Капитан Дикштейн | страница 21



— Не знаю, упала.

И так до прихода отца и после все говорил: не знаю.

Отец, получавший жалованья двенадцать рублей десять копеек, потерю полтинника чувствовал очень остро.

Игорь Иванович видел, как родители обшарили весь пол, отодвинули от стен все, что можно было отодвинуть, и, конечно, ничего не нашли.

Лохань унесли поросенку.

Перед самым сном, когда мать подошла перекрестить его на ночь, он признался.

Пошли в хлев, но лохань уже стояла чистая на своем месте.

Этот эпизод детства Игорь Иванович рассказывал чаще других, только никому не приходило на ум вдуматься в причину этой особой привязанности. Можно было бы и заметить, что случай этот Игорь Иванович вспоминал не только тогда, когда речь заходила о разного рода пропажах и утратах, о том, как люди поступались деньгами ради иного, высокого смысла, но главным образом этот случай выплывал наружу, когда говорилось вдруг о том необъяснимом и загадочном, что окружает человека и даже пребывает в нём самом. По всей вероятности, Игорю Ивановичу приходилось нет-нет да и напомнить самому себе, что, знать, уж судьбой ему уготовано быть человеком, способным на необъяснимые поступки.


…Скрип начищенных ботинок на утоптанном снегу, сопровождавший Игоря Ивановича, придавал не только движению, но и самочувствию категорическую решительность. Была в этом скрипе ясность и чёткость посвиста павловской флейты, подтягивавшей и направлявшей шагавших по дворцовому плац-параду. В скорой походке Игоря Ивановича была откровенность человека, ясно сознающего свои цели и возможности, человека, не умеющего представлять себе жизнь иной, нежели она рисуется перед ним в ежедневной своей конкретности. Читавшие Тацита и наблюдавшие походку Игоря Ивановича, могут припомнить, что торопливость носит наружность страха, в то время как небольшая медленность имеет вид уверенности. Смею утверждать решительно, что не только страх, да-да, свивший некогда гнездо в душе Игоря Ивановича, так вот, не только страх испарился и улетел безвозвратно, даже гнезда не сохранилось, не сохранилось и места, где в иные времена это самое гнездо занимало довольно обширное пространство от сердца, как говорится, до пяток. Быстрота же передвижения, принимаемая за торопливость, должна быть объяснена только свойствами обуви, не рассчитанной на мороз.

Снег скрипел чётко и однообразно под легкими ботинками Игоря Ивановича.

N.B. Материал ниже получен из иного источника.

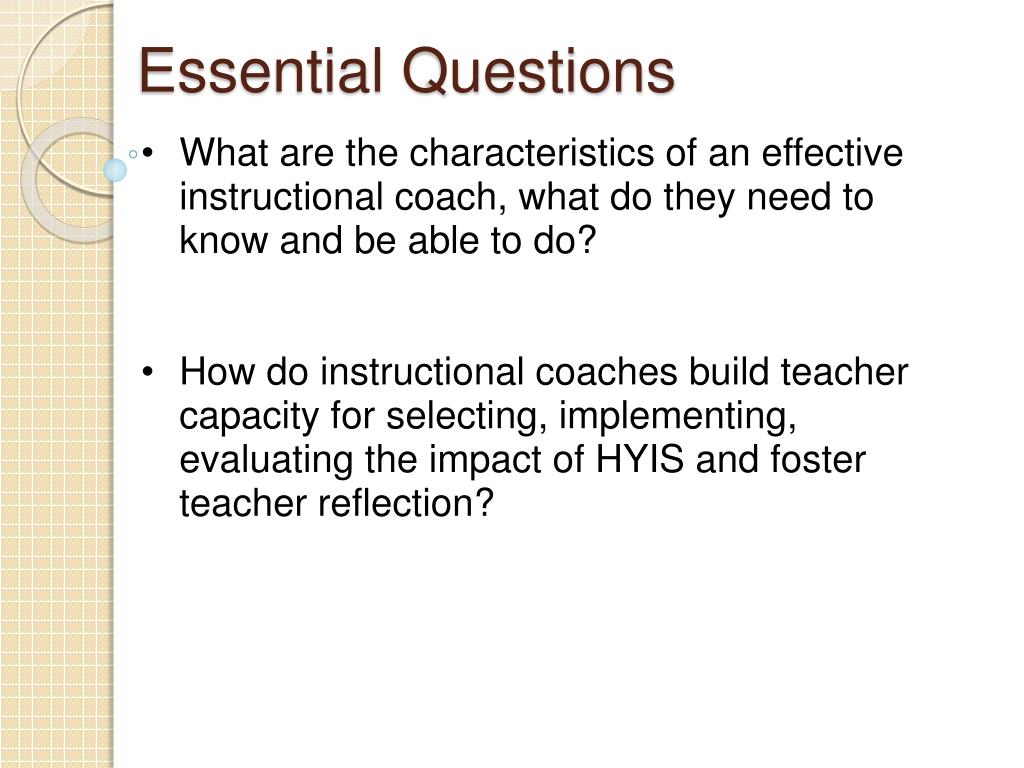 Essential Questions

• What are the characteristics of an effective instructional coach, what do they need to know and be able to do?

• How do instructional coaches build teacher capacity for selecting, implementing, evaluating the impact of HYIS and foster teacher reflection?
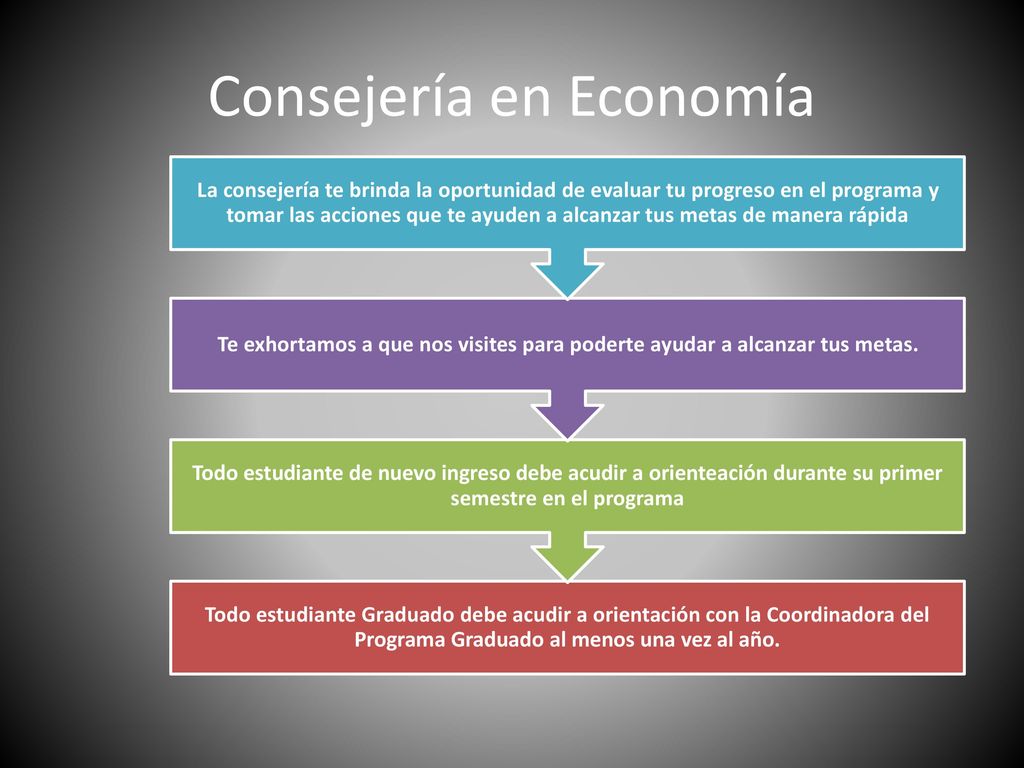 Consejería en Economía

La consejería te brinda la oportunidad de evaluar tu progreso en el programa y tomar las acciones que te ayuden a alcanzar tus metas de manera rápida

Te exhortamos a que nos visites para poderte ayudar a alcanzar tus metas.

Todo estudiante de nuevo ingreso debe acudir a orienteación durante su primer semestre en el programa

Todo estudiante Graduado debe acudir a orientación con la Coordinadora del Programa Graduado al menos una vez al año.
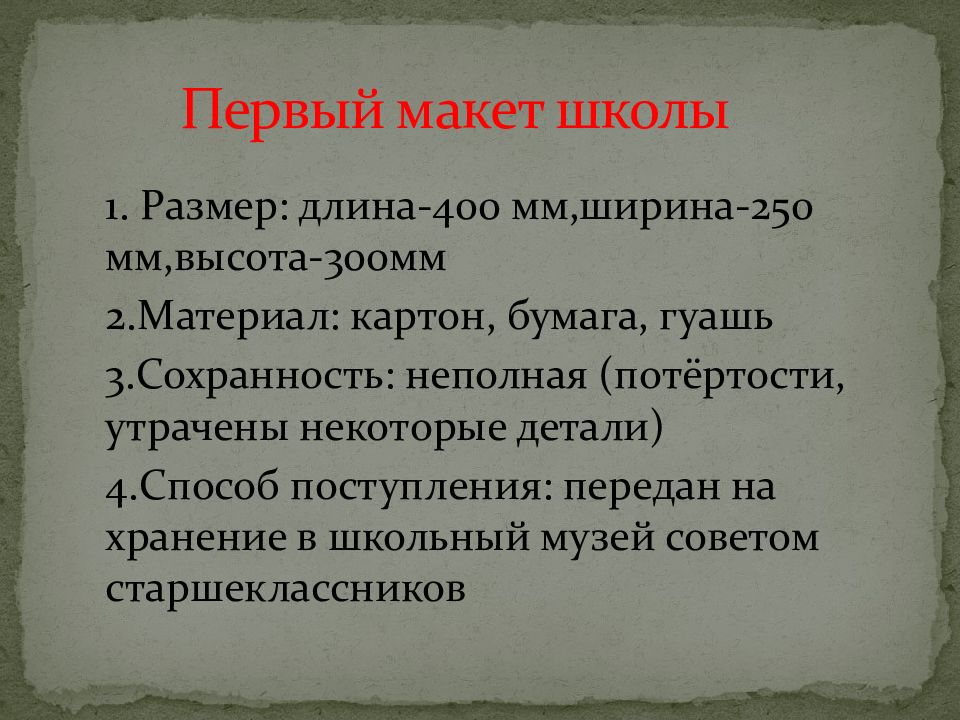 Первый макет школы

1. Размер: длина-400 мм,ширина-250 мм,высота-300мм

2.Материал: картон, бумага, гуашь

3.Сохранность: неполная (потёртости, утрачены некоторые детали)

4.Способ поступления: передан на хранение в школьный музей советом старшеклассников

Это была настоящая мужская походка.

И скрип снега был настоящий, решительный; за человеком, умеющим вот так шагать, женщина пойдёт очертя голову, забыв и бросив всё на свете. Игорь Иванович имел в виду красивую женщину с грустными глазами, немо высказывавшими беззащитность и надежду. Ясно как дважды два, что красивая женщина, утомлённая предложениями всяческих чувств и любви, верит только в то, что найдёт сама, и она ищет, ищет, ищет, взглядывая по сторонам глазами, полными надежды. Ей нужен человек независимый и решительный. А что лучше походки может сказать о мужчине? Ничто. Сверкнули из-под фиолетовой менингитки голубые глаза-молнии, обращенные к Игорю Ивановичу, и нежным рокотом благодарности громыхнуло в груди; в своей сосредоточенности Игорь Иванович не заметил, как с ним поздоровалась всего лишь соседкина дочь, старшая дочь Марсельезы Никоновны, с которой знакомиться не будем, а о самой же Марсельезе Никоновне речь впереди. Итак, опалённый фиолетовой молнией, Игорь Иванович тихо усмехнулся: где мои двадцать пять? — забывая, что именно в двадцать пять он был ввергнут в пучину бед, имевших для всей его последующей жизни самые фантастические последствия.